Given exercise:
Word for word, transcribe the lines from the one containing "Which of these —" through the end of the entries, both included, and nothing else.

Given information:
— BEGIN —

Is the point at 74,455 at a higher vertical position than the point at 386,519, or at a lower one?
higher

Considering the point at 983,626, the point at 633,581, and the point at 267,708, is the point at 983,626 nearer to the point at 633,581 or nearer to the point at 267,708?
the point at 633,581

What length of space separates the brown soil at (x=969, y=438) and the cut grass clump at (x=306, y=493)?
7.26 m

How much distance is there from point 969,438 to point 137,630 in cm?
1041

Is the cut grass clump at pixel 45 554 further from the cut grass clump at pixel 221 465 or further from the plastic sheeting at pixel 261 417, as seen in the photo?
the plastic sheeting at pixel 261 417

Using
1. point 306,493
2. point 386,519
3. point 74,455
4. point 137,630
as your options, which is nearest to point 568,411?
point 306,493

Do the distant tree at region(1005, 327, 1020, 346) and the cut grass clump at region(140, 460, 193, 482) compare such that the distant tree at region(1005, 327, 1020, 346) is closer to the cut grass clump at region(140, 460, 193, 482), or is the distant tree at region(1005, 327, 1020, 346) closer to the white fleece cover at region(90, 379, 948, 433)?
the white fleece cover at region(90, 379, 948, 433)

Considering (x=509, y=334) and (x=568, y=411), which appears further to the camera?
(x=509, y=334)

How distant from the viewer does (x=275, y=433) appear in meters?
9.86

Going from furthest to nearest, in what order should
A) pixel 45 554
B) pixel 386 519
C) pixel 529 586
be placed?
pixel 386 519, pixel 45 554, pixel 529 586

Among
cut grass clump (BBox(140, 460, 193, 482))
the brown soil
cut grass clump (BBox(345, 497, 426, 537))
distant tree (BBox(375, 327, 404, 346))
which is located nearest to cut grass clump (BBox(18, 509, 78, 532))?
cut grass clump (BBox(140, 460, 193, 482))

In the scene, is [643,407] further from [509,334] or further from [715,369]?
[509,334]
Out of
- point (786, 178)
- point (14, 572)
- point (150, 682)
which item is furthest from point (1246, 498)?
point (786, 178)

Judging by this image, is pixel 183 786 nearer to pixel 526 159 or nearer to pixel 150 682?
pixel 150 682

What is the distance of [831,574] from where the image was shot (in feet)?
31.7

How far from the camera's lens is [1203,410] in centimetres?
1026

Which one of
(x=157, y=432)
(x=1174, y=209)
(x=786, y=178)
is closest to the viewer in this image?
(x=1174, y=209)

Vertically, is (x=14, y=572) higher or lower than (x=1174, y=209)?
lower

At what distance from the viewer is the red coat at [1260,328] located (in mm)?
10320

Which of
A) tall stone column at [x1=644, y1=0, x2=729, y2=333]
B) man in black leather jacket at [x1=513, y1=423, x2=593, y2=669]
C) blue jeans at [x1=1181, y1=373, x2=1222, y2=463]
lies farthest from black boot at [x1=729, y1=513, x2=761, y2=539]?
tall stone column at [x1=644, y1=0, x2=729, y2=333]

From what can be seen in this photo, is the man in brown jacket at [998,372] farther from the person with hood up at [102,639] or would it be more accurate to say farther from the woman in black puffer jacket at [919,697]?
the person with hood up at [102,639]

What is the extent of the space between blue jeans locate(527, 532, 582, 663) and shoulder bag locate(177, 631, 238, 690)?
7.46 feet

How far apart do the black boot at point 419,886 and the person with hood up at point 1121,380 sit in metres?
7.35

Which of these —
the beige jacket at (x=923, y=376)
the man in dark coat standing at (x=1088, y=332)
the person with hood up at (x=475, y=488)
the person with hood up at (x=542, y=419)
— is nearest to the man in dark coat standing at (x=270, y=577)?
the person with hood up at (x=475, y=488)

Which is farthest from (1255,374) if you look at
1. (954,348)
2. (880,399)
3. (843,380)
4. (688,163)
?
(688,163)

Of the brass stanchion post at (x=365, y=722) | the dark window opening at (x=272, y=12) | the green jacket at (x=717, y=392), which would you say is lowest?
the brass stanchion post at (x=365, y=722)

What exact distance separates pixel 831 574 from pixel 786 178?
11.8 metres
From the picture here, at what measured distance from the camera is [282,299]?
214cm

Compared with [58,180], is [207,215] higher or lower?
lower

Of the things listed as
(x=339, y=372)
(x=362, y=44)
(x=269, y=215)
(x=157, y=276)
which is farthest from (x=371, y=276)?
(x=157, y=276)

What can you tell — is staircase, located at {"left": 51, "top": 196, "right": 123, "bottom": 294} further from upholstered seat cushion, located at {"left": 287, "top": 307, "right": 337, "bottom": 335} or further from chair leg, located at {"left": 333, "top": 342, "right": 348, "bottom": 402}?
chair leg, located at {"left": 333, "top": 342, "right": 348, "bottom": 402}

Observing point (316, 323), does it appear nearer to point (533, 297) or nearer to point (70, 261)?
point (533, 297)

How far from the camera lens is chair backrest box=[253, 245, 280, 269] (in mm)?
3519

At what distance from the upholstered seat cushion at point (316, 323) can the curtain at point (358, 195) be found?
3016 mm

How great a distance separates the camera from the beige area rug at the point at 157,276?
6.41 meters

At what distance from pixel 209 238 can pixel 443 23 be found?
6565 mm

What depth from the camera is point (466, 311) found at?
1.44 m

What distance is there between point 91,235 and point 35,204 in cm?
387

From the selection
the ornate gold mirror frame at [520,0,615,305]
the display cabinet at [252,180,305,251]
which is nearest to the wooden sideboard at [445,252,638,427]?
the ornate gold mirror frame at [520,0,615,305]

— END —

Exercise output:
Which of these —
the beige jacket at (x=923, y=376)
the man in dark coat standing at (x=1088, y=332)
the person with hood up at (x=475, y=488)
the person with hood up at (x=542, y=419)
— is nearest to the man in dark coat standing at (x=270, y=577)?
the person with hood up at (x=475, y=488)

Which is farthest from (1255,374) if you look at
1. (954,348)
2. (880,399)
3. (843,380)
4. (688,163)
?
(688,163)

Of the brass stanchion post at (x=365, y=722) | the dark window opening at (x=272, y=12) | the green jacket at (x=717, y=392), which would you say is lowest?
the brass stanchion post at (x=365, y=722)

What exact distance separates pixel 831 574 from pixel 786 178?
11.8 metres
From the picture here, at what measured distance from the camera is [282,299]?
214cm

Compared with [58,180], is [207,215] higher or lower?
lower

Of the things listed as
(x=339, y=372)
(x=362, y=44)
(x=269, y=215)
(x=157, y=276)
which is farthest from (x=371, y=276)?
(x=157, y=276)

What can you tell — is staircase, located at {"left": 51, "top": 196, "right": 123, "bottom": 294} further from upholstered seat cushion, located at {"left": 287, "top": 307, "right": 337, "bottom": 335} or further from chair leg, located at {"left": 333, "top": 342, "right": 348, "bottom": 402}?
chair leg, located at {"left": 333, "top": 342, "right": 348, "bottom": 402}

Observing point (316, 323), does it appear nearer to point (533, 297) or nearer to point (70, 261)?
point (533, 297)

How far from the camera lens is chair backrest box=[253, 245, 280, 269] (in mm)?
3519

At what distance from the upholstered seat cushion at point (316, 323) can the curtain at point (358, 195) be found?
3016 mm

How great a distance separates the camera from the beige area rug at the point at 157,276?
6.41 meters

At what distance from pixel 209 238 can pixel 443 23 be found?
6565 mm

What depth from the camera is point (466, 311) found at?
1.44 m

What distance is there between point 91,235 and point 35,204 in cm?
387

From the selection
the ornate gold mirror frame at [520,0,615,305]
the display cabinet at [252,180,305,251]
which is nearest to the wooden sideboard at [445,252,638,427]?
the ornate gold mirror frame at [520,0,615,305]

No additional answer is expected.